Я невольно пробегаю взглядом по высоким, в белых резных наличниках, окнам второго этажа. Ни одного милиционера в них не видно. Это немного успокаивает, и я задаю темпераментной собеседнице ещё один вопрос:
-А как вы относитесь кооператорам?
Она реагирует мгновенно, как будто готовилась к ответу накануне:
-Это никакие не кооператоры. Если бы он сам вырастил, скажем, овечку, настриг шерсть, сдал мясо... А nо бетон  у них государственный, сахар - государственной. И за это дерут c народа деньги! Это всё придумали там? - она снова показывает вверх. - Это партийцы виноваты. Почитайте мои стихи. Я всё в них написала. И не думайте, что я тут только из-за денег. Некоторым я отдаю свои сборники бесплатно...
К поэтессе подходят всё новые люди, их поток увлекает нас дальше, и последнюю фразу она кричит нам, уходящим - вдогонку.

****************

Задача 1: Извлеките из текста о встрече с поэтессой фрагмент, начиная со слов "Я невольно пробегаю" и продолжая до слов "уходящим - вдогонку." включительно.
Текст и перечень взяты из разных источников.

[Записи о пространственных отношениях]
****************

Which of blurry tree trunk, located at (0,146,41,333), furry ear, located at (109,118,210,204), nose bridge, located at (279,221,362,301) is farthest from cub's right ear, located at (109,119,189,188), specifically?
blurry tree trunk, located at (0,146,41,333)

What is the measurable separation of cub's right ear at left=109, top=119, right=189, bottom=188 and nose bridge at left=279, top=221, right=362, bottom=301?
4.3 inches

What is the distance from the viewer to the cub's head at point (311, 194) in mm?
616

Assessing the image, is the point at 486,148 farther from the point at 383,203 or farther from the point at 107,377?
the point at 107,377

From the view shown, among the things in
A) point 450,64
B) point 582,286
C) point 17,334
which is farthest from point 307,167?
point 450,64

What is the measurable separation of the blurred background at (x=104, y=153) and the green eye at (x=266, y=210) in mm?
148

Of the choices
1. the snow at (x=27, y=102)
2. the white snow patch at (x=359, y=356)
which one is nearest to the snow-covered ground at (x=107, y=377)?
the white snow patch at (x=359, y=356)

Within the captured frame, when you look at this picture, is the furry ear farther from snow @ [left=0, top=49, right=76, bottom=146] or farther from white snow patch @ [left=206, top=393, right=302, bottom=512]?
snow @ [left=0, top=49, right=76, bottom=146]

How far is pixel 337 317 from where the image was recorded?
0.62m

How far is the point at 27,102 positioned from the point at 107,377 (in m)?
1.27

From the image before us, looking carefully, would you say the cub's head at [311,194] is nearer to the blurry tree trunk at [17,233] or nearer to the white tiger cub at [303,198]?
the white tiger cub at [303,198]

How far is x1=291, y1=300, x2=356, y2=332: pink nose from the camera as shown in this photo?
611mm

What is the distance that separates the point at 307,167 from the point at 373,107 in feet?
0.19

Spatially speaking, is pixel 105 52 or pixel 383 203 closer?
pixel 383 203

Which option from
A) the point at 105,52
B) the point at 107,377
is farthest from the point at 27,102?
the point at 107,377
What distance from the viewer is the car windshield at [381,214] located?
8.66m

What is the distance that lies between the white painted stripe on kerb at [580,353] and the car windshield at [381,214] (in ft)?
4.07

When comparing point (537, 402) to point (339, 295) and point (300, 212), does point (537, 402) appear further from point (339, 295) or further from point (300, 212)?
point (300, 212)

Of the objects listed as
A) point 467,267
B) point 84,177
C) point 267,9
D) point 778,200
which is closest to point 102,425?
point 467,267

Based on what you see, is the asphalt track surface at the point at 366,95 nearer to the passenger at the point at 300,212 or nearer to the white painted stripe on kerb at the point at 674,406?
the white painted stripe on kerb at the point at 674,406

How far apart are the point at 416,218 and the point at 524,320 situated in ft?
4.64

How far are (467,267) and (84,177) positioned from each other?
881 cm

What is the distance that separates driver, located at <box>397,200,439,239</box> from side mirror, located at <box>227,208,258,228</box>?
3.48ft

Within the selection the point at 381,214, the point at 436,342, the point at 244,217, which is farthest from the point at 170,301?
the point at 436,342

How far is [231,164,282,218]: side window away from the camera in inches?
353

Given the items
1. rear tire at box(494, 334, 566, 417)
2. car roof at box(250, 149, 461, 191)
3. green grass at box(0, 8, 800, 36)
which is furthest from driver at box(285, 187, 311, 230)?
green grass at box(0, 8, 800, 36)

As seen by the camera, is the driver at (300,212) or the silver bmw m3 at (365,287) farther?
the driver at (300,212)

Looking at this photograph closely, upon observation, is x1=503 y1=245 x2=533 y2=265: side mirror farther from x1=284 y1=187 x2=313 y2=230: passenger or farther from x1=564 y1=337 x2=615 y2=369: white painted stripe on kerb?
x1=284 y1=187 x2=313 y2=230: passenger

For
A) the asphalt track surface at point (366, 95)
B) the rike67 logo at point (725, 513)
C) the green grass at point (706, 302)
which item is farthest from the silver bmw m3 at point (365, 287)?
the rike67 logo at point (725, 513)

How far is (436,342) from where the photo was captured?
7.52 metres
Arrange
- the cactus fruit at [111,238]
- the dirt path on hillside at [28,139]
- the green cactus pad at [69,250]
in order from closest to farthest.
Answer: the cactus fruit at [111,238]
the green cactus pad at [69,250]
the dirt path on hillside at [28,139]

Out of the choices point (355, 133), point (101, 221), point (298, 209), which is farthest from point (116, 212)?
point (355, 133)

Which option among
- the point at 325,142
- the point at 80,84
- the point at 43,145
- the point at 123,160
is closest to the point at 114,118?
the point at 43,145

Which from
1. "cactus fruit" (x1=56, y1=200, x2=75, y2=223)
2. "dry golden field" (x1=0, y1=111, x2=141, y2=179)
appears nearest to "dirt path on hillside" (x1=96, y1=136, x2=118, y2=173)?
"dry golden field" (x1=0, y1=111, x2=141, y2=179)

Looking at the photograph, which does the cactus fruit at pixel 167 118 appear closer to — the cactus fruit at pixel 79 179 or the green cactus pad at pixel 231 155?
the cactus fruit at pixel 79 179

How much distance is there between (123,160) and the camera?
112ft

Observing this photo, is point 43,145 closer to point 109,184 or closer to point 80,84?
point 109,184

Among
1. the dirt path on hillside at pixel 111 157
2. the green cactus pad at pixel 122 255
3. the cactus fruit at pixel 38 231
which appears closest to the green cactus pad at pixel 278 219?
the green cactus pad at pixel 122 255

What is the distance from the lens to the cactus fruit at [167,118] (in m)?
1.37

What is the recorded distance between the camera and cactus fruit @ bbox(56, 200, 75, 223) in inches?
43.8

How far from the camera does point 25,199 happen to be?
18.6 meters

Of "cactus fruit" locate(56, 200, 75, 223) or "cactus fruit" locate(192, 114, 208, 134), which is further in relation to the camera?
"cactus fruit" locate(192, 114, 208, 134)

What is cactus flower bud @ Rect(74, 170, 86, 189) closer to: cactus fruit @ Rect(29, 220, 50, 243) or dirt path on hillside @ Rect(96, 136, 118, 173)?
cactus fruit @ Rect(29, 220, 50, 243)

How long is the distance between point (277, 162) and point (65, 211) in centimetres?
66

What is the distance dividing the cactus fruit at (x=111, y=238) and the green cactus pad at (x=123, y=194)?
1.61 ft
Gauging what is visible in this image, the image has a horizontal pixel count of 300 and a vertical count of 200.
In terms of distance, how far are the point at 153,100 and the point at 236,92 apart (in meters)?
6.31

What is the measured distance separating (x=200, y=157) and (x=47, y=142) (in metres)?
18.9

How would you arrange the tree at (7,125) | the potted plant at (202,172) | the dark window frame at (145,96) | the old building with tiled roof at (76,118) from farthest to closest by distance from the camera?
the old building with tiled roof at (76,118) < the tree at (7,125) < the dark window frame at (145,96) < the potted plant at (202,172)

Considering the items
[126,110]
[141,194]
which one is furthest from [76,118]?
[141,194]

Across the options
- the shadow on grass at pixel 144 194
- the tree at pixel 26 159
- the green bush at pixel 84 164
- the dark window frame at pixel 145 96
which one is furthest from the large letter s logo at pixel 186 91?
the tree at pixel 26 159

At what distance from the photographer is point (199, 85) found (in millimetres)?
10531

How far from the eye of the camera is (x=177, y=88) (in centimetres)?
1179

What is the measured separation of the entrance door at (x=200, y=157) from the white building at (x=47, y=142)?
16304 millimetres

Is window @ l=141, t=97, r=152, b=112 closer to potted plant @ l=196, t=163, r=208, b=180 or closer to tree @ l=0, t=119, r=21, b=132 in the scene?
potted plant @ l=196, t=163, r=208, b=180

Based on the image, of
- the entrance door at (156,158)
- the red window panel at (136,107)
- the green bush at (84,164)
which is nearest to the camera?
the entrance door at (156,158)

****************

Задача 2: Перепишите без изменений строки перечня, начиная со строки, содержащей "Based on the image, of", и продолжая до конца перечня включительно.

Результат выполнения 1:
Я невольно пробегаю взглядом по высоким, в белых резных наличниках, окнам второго этажа. Ни одного милиционера в них не видно. Это немного успокаивает, и я задаю темпераментной собеседнице ещё один вопрос:
-А как вы относитесь кооператорам?
Она реагирует мгновенно, как будто готовилась к ответу накануне:
-Это никакие не кооператоры. Если бы он сам вырастил, скажем, овечку, настриг шерсть, сдал мясо... А nо бетон  у них государственный, сахар - государственной. И за это дерут c народа деньги! Это всё придумали там? - она снова показывает вверх. - Это партийцы виноваты. Почитайте мои стихи. Я всё в них написала. И не думайте, что я тут только из-за денег. Некоторым я отдаю свои сборники бесплатно...
К поэтессе подходят всё новые люди, их поток увлекает нас дальше, и последнюю фразу она кричит нам, уходящим - вдогонку.

Результат выполнения 2:
Based on the image, of
- the entrance door at (156,158)
- the red window panel at (136,107)
- the green bush at (84,164)
which is nearest to the camera?
the entrance door at (156,158)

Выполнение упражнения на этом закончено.